La triple tragedia del terremoto, tsunami y accidente nuclear obligaron a Japón a movilizar todos sus recursos para afrontar su mayor crisis desde la posguerra, que dejó casi 20.000 muertos, golpeó la economía y abrió un interrogante sobre la seguridad de las centrales atómicas.
El 11 de marzo el archipiélago se vio sacudido con fuerza por un seísmo de 9 grados Richter, el cuarto mayor del que se tiene registro en la historia, con epicentro a 130 kilómetros de la costa de la provincia nororiental de Miyagi.
Japón, un país acostumbrado a los temblores, nunca había vivido nada semejante: comunicaciones, electricidad y transportes se bloquearon en toda la franja del noreste, mientras se disparaban las alarmas por un potente tsunami que, menos de una hora después del terremoto, alcanzó con fuerza devastadora la costa oriental.
La gran masa de agua barrió pueblos enteros y se llevó por delante edificios, vehículos e infraestructuras en las provincias de Iwate, Miyagi y Fukushima, donde la tragedia costó la vida a al menos a 19.447 personas y dejó por delante una labor de reconstrucción valorada en unos 180.000 millones de euros.
En la provincia de Fukushima, olas de hasta 15 metros golpearon con violencia la central de energía atómica de Daiichi, paralizaron los sistemas de refrigeración y abrieron, en medio de una enorme confusión, la peor crisis nuclear desde la de Chernóbil.
En los alrededores de la central cerca de 80.000 familias tuvieron que dejar precipitadamente sus casas sin fecha de retorno, mientras se declaró una zona de exclusión en un radio de 20 kilómetros ante los elevados niveles de radiactividad.
El accidente fue catalogado como nivel 7, el más alto de la escala INES del Organismo Internacional de Energía Atómica (OIEA) y desbordó todos los protocolos de seguridad de la planta, que no había considerado realista un escenario como el que tuvo lugar.

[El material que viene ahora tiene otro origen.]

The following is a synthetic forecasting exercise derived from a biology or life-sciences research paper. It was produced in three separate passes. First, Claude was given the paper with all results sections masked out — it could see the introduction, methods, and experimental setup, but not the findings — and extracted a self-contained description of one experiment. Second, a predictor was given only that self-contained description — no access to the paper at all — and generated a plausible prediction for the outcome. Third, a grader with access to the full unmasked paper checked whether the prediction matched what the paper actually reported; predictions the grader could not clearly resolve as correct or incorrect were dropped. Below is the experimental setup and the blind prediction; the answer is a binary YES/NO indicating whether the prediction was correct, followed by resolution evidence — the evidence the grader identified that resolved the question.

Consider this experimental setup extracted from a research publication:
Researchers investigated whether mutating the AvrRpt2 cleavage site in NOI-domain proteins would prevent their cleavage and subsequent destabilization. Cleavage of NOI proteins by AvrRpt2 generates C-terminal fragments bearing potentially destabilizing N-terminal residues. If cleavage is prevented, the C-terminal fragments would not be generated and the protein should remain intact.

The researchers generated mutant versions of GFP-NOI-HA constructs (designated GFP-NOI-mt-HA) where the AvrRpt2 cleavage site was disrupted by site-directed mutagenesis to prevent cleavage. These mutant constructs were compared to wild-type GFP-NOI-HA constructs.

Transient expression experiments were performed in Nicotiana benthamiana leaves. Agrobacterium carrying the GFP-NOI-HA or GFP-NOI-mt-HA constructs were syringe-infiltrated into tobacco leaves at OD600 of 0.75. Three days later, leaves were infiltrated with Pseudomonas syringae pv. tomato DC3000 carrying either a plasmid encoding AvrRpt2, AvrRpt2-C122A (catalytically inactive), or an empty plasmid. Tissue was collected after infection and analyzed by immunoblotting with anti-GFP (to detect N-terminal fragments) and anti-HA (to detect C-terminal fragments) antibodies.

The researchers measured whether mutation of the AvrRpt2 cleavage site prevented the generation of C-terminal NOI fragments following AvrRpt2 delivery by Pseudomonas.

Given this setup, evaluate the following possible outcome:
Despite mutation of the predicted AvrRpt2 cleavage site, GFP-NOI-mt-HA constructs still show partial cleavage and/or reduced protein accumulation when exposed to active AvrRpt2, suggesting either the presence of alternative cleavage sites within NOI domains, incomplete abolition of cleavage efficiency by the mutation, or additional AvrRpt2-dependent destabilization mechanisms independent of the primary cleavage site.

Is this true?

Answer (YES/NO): NO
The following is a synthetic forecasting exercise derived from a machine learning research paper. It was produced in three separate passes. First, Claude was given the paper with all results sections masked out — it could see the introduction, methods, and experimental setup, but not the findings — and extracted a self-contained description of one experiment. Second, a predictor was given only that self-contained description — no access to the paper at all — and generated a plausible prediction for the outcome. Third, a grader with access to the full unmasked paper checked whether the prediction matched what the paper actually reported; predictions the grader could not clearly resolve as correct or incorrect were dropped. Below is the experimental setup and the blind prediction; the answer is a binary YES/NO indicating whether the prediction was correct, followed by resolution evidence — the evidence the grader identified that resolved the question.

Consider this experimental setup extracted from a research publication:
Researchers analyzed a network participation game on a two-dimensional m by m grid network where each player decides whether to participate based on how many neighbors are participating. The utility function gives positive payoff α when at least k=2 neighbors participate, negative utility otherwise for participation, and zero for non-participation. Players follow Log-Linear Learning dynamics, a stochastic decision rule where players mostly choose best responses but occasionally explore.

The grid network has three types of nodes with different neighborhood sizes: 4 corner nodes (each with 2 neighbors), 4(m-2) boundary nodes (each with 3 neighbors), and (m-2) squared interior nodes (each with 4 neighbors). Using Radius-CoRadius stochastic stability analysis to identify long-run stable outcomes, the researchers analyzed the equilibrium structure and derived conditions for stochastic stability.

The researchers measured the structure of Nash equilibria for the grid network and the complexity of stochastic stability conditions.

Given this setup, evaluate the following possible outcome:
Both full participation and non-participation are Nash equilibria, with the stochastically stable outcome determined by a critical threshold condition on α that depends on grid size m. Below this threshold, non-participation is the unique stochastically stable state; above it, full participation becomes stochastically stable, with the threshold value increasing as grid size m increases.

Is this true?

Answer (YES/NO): NO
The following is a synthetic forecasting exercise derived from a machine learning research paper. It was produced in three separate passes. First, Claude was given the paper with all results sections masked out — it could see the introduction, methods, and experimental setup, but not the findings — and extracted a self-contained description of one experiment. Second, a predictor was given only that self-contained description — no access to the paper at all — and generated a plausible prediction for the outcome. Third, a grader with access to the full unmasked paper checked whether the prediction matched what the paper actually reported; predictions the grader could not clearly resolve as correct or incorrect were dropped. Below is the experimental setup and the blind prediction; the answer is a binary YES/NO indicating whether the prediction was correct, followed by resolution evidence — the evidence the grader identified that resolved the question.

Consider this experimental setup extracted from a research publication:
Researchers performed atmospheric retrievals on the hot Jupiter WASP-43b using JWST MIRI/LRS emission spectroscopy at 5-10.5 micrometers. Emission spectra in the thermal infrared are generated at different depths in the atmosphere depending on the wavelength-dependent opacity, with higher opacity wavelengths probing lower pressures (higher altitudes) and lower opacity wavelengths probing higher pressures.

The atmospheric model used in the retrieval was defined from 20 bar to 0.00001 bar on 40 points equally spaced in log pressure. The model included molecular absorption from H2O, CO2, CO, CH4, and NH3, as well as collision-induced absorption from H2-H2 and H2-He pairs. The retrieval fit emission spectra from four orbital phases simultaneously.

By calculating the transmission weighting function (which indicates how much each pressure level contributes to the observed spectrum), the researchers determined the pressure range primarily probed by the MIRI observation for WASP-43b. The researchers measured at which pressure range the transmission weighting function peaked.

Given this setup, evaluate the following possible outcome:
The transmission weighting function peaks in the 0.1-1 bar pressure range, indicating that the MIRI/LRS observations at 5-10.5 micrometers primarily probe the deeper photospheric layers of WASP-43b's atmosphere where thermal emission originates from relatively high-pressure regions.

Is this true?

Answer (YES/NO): YES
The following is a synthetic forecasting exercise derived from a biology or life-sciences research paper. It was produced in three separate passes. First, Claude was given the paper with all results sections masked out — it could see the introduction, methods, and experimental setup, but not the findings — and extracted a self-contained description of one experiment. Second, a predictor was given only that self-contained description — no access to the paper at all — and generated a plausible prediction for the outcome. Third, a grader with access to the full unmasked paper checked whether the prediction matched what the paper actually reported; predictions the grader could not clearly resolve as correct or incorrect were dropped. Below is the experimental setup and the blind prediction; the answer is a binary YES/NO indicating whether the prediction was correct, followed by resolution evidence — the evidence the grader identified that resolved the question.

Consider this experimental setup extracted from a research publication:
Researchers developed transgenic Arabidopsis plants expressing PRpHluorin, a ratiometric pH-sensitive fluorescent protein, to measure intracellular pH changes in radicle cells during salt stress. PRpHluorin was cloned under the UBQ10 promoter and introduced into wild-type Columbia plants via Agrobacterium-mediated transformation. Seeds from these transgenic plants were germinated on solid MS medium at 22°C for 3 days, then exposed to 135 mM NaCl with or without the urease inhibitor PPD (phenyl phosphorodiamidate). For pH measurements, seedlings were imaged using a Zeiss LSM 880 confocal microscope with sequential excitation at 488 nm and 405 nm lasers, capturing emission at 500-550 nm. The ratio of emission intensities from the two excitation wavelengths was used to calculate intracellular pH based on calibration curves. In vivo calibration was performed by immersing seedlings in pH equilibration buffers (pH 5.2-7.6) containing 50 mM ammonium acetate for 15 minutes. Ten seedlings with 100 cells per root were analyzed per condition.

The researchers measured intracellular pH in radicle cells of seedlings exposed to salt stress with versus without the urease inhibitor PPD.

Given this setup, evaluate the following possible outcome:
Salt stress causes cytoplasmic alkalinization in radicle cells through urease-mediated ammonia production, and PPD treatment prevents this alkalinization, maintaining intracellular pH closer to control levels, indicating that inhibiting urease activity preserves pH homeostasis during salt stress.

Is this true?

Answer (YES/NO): NO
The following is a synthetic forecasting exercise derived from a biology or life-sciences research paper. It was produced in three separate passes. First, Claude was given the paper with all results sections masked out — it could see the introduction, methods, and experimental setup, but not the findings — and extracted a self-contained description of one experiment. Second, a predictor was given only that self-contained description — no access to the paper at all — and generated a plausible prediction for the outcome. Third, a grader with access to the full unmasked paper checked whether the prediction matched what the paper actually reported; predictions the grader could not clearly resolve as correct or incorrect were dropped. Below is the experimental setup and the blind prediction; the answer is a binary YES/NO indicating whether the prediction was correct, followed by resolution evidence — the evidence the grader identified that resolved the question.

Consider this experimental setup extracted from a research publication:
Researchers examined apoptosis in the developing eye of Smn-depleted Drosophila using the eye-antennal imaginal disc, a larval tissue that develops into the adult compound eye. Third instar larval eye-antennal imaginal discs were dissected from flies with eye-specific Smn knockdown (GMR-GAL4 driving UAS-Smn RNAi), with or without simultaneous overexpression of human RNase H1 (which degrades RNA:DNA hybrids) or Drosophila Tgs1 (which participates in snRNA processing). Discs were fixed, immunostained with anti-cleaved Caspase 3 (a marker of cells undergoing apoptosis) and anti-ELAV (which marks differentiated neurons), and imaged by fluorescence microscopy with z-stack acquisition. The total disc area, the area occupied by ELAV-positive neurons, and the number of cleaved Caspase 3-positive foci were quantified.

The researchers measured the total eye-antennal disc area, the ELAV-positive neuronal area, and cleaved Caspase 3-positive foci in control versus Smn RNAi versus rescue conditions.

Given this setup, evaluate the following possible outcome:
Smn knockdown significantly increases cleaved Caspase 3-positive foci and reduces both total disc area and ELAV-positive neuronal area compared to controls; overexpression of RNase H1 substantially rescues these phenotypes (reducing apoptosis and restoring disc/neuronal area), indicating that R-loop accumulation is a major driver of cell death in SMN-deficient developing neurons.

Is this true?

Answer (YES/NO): NO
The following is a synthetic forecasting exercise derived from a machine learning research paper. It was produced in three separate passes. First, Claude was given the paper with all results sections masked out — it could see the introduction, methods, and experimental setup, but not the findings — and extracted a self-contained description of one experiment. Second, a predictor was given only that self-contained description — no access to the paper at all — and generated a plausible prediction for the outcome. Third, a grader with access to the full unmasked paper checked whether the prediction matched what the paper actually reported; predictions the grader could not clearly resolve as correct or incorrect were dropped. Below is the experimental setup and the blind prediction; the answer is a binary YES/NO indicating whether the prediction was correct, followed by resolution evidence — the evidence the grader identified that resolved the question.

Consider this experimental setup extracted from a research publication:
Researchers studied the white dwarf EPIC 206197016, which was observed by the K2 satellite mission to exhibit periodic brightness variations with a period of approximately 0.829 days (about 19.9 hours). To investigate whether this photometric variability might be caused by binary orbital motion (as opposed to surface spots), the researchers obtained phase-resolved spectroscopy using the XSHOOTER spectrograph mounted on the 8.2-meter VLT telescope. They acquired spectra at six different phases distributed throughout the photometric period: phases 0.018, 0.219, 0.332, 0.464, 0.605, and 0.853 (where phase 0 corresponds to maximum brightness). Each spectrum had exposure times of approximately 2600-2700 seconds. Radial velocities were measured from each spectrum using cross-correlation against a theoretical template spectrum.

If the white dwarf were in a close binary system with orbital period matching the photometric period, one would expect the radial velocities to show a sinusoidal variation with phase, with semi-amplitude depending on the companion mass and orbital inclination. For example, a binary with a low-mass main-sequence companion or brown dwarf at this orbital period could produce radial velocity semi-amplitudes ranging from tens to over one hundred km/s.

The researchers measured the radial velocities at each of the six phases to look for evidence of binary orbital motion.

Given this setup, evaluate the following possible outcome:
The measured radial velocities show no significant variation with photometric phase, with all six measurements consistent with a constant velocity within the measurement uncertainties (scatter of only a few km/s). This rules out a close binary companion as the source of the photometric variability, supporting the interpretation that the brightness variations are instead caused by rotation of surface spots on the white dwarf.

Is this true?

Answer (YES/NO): NO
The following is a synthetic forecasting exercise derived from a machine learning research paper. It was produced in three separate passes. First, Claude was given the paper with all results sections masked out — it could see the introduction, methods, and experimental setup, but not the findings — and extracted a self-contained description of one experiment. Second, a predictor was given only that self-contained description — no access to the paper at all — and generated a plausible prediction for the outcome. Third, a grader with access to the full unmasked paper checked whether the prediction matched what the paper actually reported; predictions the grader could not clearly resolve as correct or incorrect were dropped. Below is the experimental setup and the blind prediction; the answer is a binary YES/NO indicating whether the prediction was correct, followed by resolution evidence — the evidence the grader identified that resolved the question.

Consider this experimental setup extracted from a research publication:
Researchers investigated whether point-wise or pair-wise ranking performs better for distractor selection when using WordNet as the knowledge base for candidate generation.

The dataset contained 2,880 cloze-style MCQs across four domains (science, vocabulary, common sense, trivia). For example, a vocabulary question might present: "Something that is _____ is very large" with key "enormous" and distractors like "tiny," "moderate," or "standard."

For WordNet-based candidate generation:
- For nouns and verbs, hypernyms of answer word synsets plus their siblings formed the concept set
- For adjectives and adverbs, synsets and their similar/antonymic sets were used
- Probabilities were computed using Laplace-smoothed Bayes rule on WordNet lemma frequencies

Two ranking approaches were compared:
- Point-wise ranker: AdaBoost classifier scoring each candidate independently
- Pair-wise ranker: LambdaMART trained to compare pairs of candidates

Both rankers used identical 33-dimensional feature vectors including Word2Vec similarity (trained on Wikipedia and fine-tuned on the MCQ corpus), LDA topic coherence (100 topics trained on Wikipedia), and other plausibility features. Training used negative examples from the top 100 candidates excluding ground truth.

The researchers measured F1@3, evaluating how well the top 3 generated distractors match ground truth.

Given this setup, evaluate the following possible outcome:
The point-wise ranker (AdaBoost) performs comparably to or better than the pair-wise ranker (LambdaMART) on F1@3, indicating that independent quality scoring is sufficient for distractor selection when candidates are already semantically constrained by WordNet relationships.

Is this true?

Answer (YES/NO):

En los meses siguientes miles de operarios, bomberos, militares y personal subcontratado trabajaron en condiciones extremas, hasta que en junio se consiguió instalar un circuito cerrado de refrigeración que, en los meses siguientes, permitió controlar paulatinamente la situación, aunque no resolverla.
El objetivo de lograr la parada fría de los tres maltrechos reactores, con una temperatura estable por debajo de los 100 grados centígrados, se espera esté alcanzado para inicios de 2012, pero las heridas de Fukushima seguirán abiertas mucho más allá, pues se cree que desmantelar la central llevará más de tres décadas.
El temor a la radiactividad dañó seriamente a la industria de la región, pues en verano la detección de elevados niveles de cesio en la carne vacuna llevó a prohibir temporalmente su comercialización, y lo mismo sucedió a finales de año con el arroz de más de 4.000 granjas de Fukushima.
Miles de toneladas de agua contaminada fueron vertidas al mar desde el inicio de la crisis en un revés para las comunidades pesqueras de la zona, que vieron restringida su actividad tras detectarse a su vez cesio excesivo en algunas capturas.
Las consecuencias del accidente también se dejaron sentir en el resto del archipiélago en forma de restricciones energéticas, ya que la crisis obligó a paralizar por seguridad dos tercios de los 54 reactores nucleares del país.
Al calor de la crisis nuclear se reavivó el debate internacional sobre las centrales atómicas y Alemania se comprometió a abandonar este tipo de energía para 2020, mientras el Gobierno nipón aseguró que reducirá su dependencia de esta fuente, aunque no ofreció un programa concreto ni detuvo sus exportaciones en este sector.
Más allá de las consecuencias humanas y de la factura económica, la catástrofe se reflejó en un nuevo viraje político en Japón, donde la avalancha de críticas por la gestión de la crisis obligó al primer ministro Naoto Kan a presentar su dimisión a finales de agosto.
Kan fue sustituido por su compañero de partido Yoshihiko Noda, un ex ministro de Finanzas que se ha comprometido a afrontar la reconstrucción del país sin ahogar, aún más, sus deterioradas cuentas públicas.